Instruction a
Rename "KISS" to "keep it simple" in the email excerpt, and give back the passage starting at "KISS - another" and ending at "maxim - KISS.".

BEGIN Excerpt to read

KISS - another reason to take the copy out of copyright.

----- Original Message -----
From: "Michael A Rolenz" <Michael.A.Rolenz@aero.org>
To: <dvd-discuss@eon.law.harvard.edu>
Sent: Monday, March 18, 2002 1:14 PM
Subject: RE: [dvd-discuss] The Consumer Technology Bill of Rights


> The IP community recommends educating children at an early age regarding
> copyright and I think that is a good idea but I don't think they realize
> that if they insist on creating copyright law that even educated people
> can't follow all the minutia, then nobody will bother with it. They need
> to remember the engineering maxim - KISS.
>
>
>
>
> Richard Hartman <hartman@onetouch.com>
> Sent by: owner-dvd-discuss@eon.law.harvard.edu
> 03/18/02 09:24 AM
> Please respond to dvd-discuss
>
>
>         To:     "'dvd-discuss@eon.law.harvard.edu'"

END Excerpt to read
BEGIN Data to use

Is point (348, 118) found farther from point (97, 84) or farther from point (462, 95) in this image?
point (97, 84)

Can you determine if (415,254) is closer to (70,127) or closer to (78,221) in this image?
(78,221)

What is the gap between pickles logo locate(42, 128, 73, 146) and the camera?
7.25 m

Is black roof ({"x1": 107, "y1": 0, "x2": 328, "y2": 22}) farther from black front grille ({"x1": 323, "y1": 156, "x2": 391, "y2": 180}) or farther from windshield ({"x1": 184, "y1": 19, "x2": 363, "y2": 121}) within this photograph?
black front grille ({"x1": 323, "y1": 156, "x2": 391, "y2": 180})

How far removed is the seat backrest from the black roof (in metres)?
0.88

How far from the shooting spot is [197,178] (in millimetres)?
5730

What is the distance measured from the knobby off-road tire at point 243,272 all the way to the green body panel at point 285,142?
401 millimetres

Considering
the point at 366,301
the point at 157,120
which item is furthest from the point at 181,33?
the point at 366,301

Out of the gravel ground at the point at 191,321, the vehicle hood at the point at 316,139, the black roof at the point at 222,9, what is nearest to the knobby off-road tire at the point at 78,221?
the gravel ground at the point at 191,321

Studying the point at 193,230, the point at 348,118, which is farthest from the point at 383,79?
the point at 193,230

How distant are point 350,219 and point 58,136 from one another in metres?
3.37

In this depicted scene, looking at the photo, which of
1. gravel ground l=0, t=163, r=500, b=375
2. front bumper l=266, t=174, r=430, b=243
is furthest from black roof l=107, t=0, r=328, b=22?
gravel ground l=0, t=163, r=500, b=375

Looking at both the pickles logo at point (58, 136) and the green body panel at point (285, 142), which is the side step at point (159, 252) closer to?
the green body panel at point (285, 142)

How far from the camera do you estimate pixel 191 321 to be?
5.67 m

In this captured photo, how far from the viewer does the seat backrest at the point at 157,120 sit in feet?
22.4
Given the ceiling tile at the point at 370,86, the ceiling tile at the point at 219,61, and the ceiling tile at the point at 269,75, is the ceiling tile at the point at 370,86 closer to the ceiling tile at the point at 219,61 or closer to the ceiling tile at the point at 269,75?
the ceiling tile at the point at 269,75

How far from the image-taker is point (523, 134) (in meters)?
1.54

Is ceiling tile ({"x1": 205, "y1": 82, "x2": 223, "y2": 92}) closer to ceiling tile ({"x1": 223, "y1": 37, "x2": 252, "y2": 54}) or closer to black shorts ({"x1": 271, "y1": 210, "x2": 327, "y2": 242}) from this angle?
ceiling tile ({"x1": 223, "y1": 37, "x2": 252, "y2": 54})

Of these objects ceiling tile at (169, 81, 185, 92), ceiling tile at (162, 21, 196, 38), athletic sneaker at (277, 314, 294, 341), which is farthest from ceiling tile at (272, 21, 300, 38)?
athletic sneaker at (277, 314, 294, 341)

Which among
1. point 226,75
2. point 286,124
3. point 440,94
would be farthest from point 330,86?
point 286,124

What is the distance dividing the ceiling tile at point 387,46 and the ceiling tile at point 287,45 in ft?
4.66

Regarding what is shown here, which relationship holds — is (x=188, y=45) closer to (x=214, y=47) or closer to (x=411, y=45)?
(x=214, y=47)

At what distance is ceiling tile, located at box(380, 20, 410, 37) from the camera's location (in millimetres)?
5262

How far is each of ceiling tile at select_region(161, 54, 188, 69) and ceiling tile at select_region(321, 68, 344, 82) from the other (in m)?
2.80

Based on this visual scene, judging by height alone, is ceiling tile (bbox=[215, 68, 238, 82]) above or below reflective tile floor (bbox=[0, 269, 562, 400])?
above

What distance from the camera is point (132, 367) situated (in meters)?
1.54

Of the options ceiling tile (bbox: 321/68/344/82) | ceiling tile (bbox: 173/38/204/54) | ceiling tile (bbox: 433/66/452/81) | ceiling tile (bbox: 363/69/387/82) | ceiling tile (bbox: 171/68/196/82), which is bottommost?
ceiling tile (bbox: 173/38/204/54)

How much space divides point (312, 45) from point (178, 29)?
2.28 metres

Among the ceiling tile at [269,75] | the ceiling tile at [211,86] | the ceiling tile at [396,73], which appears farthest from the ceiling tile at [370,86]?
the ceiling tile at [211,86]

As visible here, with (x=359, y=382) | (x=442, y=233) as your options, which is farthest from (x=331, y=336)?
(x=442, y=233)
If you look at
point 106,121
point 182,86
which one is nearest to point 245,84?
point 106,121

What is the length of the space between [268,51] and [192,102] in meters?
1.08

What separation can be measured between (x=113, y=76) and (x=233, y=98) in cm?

END Data to use

Instruction b
Arrange the entries starting at the line that contains "How far is each" and ending at the line that contains "2.28 metres" as a two-column CSV with the columns entry_text and answer. Use one row per entry, put each field in quotes, and replace line breaks with spaces.

Full response a
keep it simple - another reason to take the copy out of copyright.

----- Original Message -----
From: "Michael A Rolenz" <Michael.A.Rolenz@aero.org>
To: <dvd-discuss@eon.law.harvard.edu>
Sent: Monday, March 18, 2002 1:14 PM
Subject: RE: [dvd-discuss] The Consumer Technology Bill of Rights


> The IP community recommends educating children at an early age regarding
> copyright and I think that is a good idea but I don't think they realize
> that if they insist on creating copyright law that even educated people
> can't follow all the minutia, then nobody will bother with it. They need
> to remember the engineering maxim - keep it simple.

Full response b
entry_text,answer
"How far is each of ceiling tile at select_region(161, 54, 188, 69) and ceiling tile at select_region(321, 68, 344, 82) from the other (in m)?","2.80"
"Based on this visual scene, judging by height alone, is ceiling tile (bbox=[215, 68, 238, 82]) above or below reflective tile floor (bbox=[0, 269, 562, 400])?","above"
"What distance from the camera is point (132, 367) situated (in meters)?","1.54"
"Of the options ceiling tile (bbox: 321/68/344/82) | ceiling tile (bbox: 173/38/204/54) | ceiling tile (bbox: 433/66/452/81) | ceiling tile (bbox: 363/69/387/82) | ceiling tile (bbox: 171/68/196/82), which is bottommost?","ceiling tile (bbox: 173/38/204/54)"
"How much space divides point (312, 45) from point (178, 29)?","2.28 metres"